The exact beginnings of rugby are not known for sure. Around the 10th Century great mobs in England would get involved in games that involved kicking and throwing an inflated pig bladder through town streets and squares by any means short of murder to get the ball across the goal. In the 1700's and 1800's it was a common pastime and became more civilized. Some clubs changed the rules and their game became known as "association football" also known as soccer.

There is a myth/legend of how rugby started and it all begins with a man named William Webb Ellis. He went to school at Rugby in 1823 (sport named after school not vies versa). Ellis was there from 1816 to 1825. Ellis supposedly, in regards of the rules, picked up the ball and ran towards the goal, "in a fine disregard for the rules," but it was never mentioned until 1875 by M. Bloxham. His first reference appeared in a Rugby School magazine...four years after Ellis' death. There were no witnesses and there really isn't any proof. Bloxham himself wasn't there and no living person could back up this statement. Existing records and documented recollections don't show that this single event dramatically changed the sport of rugby, but then again, one may never know.

There are documents that do prove that former Rugby School students wanted to commence form competitions outside the school in 1862. On October 26, 1863, eleven schools and clubs met once and for all to decide official rules of the game with the different combinations at Freemanson's Tavern in London, England. Before that the captains would just get together, compromise, decide upon the rules for the game that day. Blackheath Club withdrew from the debates after another group voted not to allow running with the ball or hacking an opponent. Other schools went on to change the rules and their game became known as today's soccer. It was the official split between soccer and rugby. On June 1871, the first formal rules in the history of rugby were called the "59 Laws" of the game, which is relatively more complicated than soccer's 7 Laws.

The first known club was started at Cambridge University in 1839. The Rugby Football Union was formed in 1871 representing 21 clubs (Southern England, mostly in London). The first international match was played between Scotland and England in 1871 as well. In 1900 rugby made the first of it's four Olympic appearances (France and Germany were the only entrants and France won the Gold medal).

The debate about whether or not rugby should be a professional or amateur sport was not offcially decided until 100 years after the debate. The Northern Union grew into what is known today as the Rugby League in 1922. Another debate was whether or not rugby athletes should be paid. A couple of teams wanted to compensate players for "broken time." The time that they had to take away from work to travel or play with their team. The Rugby Union had strict rules against paying the players in any form. In 1896 two clubs left the English Union for this reason, and became the Northern Union. In 1922, the Northern Union was changed to what we know today as the Rugby League. Finally in 1976, (80 years later) rugby players could be paid.
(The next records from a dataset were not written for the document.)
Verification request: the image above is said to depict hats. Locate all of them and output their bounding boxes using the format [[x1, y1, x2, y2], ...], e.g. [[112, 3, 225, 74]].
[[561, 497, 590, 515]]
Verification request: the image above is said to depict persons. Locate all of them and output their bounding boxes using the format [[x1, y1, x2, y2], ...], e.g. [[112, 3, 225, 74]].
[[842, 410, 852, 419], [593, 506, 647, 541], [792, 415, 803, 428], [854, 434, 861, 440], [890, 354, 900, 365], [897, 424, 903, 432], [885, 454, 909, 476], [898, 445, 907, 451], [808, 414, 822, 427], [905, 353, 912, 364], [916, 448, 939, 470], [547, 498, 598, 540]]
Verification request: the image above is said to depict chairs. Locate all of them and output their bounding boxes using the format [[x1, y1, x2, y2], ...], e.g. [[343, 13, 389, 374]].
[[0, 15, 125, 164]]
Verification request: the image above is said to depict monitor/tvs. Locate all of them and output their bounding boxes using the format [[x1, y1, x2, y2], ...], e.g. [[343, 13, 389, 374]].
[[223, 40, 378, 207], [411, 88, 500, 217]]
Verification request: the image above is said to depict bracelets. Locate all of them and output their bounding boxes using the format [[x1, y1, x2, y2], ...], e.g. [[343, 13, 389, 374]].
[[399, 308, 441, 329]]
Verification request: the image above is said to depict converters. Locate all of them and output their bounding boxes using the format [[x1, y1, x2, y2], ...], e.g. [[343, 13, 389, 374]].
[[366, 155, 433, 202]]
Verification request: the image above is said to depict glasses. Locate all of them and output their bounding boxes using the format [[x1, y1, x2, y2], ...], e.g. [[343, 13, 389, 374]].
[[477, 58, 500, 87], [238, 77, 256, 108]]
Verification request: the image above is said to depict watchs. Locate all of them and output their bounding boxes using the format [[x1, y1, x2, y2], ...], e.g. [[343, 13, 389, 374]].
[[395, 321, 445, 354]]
In 2009 Matt Griteau is the highest paid rugby player. 

Rugby became popular in the "Colonies" (United States) around the late 1800s and early 1900's. The man who created basketball, James Naismith, was a rugby player. The U.S. owns two of the four Olympic Medals ever awarded in rugby (1920 & 1924). Rugby was saddly dropped from the Olympics and the interest along with participants faded from the sport. Rugby in the United States is making a comeback and more than just wearing rugby shirts/jerseys, but also the interest. It has been growing fast since the 1960's. The USA Rugby Football Union was established in 1975, and today over 50,000 rugby players belong to the union. The women's national team won the first ever awarded Women's Rugby World Cup in 1991! They received runner-up in 1994 and 1998. They have recently won the 2009/2010 championship as well. Today there are 97 nations that have rugby unions.